In the quantum model, once you reach the subatomic level, nothing is certain anymore. In fact, one of the major pillars of the Quantum Model (QM, for short) is actually named the "Uncertainty Principle".

When we measure the position of "large" objects, their position doesn't get much disturbed. This applies for galaxies, for stellar objects, and for small objects such as watches and T-shirts and tennis balls. This even works for most atoms. But one thing Werner Heisenberg discovered in 1927: there is a lower limit to this process. Past a certain point, there is no way to know for sure where a subatomic particle is located anymore. At such a small scale, we can only say these particles have a probable position.
Here's an analogy to illustrate Heisenberg's argument:

Imagine an electron (the target particle) as a lonely pin on a very, very dark bowling lane. You can't see the pin, you can only guess where it is. Since you don't know yet the position of the pin on the lane, you may think of the pin as being smudged all over the lane as a probability amplitude - meaning it can be nearly everywhere inside this wave-like function of possibilities, but at some places more likely than others:



Heisenberg pointed out that to figure out where the electron (our bowling pin) is, you have to send some kind of signal onto it, like a light or something (you can't know its position if you don't detect it in the first place).
##########
▶ _TO DO_
(1) Repeat the part of the passage on the uncertainty principle that opens with the words containing "When we measure" and closes with "a probable position.".
(2) Decide whether each statement agrees with the passage on the uncertainty principle, answering yes or no and quoting the deciding words: (a) Heisenberg found a lower limit to measuring position in 1927. (b) Measuring position without much disturbance still works for most atoms. (c) The analogy pictures the electron as a bowling ball rolling down the lane.
The data that follow were taken from a different source than the passage.

▶ _GIVEN MATERIAL_
##########
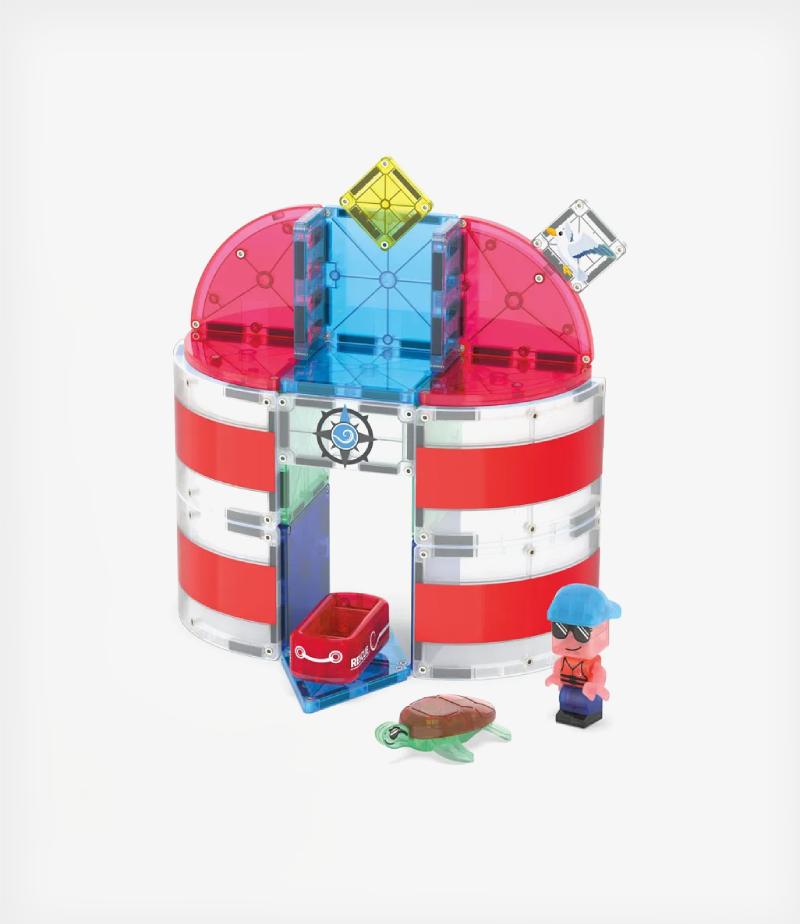 Magna-Tiles Lighthouse Rescue 26 Τεμάχια – Μαγνητικά Πλακίδια STEM (3+ ετών) - Image 3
##########
▶ _OUTPUTS BY TASK_
(1)
When we measure the position of "large" objects, their position doesn't get much disturbed. This applies for galaxies, for stellar objects, and for small objects such as watches and T-shirts and tennis balls. This even works for most atoms. But one thing Werner Heisenberg discovered in 1927: there is a lower limit to this process. Past a certain point, there is no way to know for sure where a subatomic particle is located anymore. At such a small scale, we can only say these particles have a probable position.

(2)
(a) Yes: "But one thing Werner Heisenberg discovered in 1927: there is a lower limit to this process."
(b) Yes: "This even works for most atoms."
(c) No: "Imagine an electron (the target particle) as a lonely pin on a very, very dark bowling lane."